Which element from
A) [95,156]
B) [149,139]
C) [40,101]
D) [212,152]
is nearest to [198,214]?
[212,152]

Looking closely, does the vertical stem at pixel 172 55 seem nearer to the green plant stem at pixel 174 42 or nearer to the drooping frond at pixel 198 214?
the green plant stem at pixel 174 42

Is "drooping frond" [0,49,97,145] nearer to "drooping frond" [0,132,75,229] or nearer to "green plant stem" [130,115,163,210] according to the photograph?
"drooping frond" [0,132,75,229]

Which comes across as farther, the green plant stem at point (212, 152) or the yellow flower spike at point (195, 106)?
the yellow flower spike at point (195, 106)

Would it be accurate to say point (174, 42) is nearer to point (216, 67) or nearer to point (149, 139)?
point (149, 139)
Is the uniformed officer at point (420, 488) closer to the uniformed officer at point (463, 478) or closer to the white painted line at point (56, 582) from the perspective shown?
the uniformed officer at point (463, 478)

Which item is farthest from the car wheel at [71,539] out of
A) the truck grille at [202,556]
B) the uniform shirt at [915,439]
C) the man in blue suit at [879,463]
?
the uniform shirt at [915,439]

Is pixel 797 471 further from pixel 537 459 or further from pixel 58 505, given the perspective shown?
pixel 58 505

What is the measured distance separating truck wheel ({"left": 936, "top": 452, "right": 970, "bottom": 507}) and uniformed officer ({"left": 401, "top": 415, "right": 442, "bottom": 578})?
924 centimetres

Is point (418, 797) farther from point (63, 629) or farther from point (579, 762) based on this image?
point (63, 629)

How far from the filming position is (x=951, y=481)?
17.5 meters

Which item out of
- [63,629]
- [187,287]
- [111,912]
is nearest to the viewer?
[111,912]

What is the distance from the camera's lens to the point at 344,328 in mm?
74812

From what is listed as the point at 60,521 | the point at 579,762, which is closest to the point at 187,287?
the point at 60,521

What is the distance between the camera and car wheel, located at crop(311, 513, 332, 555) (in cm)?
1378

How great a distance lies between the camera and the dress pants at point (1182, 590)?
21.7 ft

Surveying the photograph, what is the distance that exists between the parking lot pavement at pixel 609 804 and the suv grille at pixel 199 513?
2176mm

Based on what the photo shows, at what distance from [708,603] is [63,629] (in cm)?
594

——

Objective -> Copy the entire listing above word for word, keeping every line in its original order.

Answer to this task ->
Which element from
A) [95,156]
B) [149,139]
C) [40,101]
D) [212,152]
is nearest to [198,214]?
[212,152]

Looking closely, does the vertical stem at pixel 172 55 seem nearer to the green plant stem at pixel 174 42 or nearer to the drooping frond at pixel 198 214?
the green plant stem at pixel 174 42

Is "drooping frond" [0,49,97,145] nearer to "drooping frond" [0,132,75,229] or nearer to "green plant stem" [130,115,163,210] according to the photograph?
"drooping frond" [0,132,75,229]

Which comes across as farther, the green plant stem at point (212, 152) or the yellow flower spike at point (195, 106)?
the yellow flower spike at point (195, 106)

Would it be accurate to say point (174, 42) is nearer to point (216, 67) or nearer to point (149, 139)?
point (149, 139)
Is the uniformed officer at point (420, 488) closer to the uniformed officer at point (463, 478) or closer to the white painted line at point (56, 582) from the perspective shown?
the uniformed officer at point (463, 478)

Which item is farthest from the car wheel at [71,539] out of
A) the truck grille at [202,556]
B) the uniform shirt at [915,439]
C) the man in blue suit at [879,463]
?
the uniform shirt at [915,439]

Is pixel 797 471 further from pixel 537 459 or further from pixel 58 505, given the perspective shown?
pixel 58 505

What is the measured distance separating truck wheel ({"left": 936, "top": 452, "right": 970, "bottom": 507}) and uniformed officer ({"left": 401, "top": 415, "right": 442, "bottom": 578})?
924 centimetres

Is point (418, 797) farther from point (63, 629) or farther from point (579, 762) based on this image?
point (63, 629)

How far from the filming position is (x=951, y=481)?
17.5 meters

Which item out of
- [63,629]
- [187,287]
- [111,912]
is nearest to the viewer?
[111,912]

What is the distance from the camera's lens to the point at 344,328 in mm?
74812

From what is listed as the point at 60,521 | the point at 579,762, which is closest to the point at 187,287?
the point at 60,521

What is the distance between the camera and car wheel, located at crop(311, 513, 332, 555) (in cm)?
1378

How great a distance lies between the camera and the dress pants at point (1182, 590)?
21.7 ft

Surveying the photograph, what is the distance that exists between the parking lot pavement at pixel 609 804 and the suv grille at pixel 199 513?
2176mm

Based on what the photo shows, at what distance from [708,603] is [63,629] (in cm)?
594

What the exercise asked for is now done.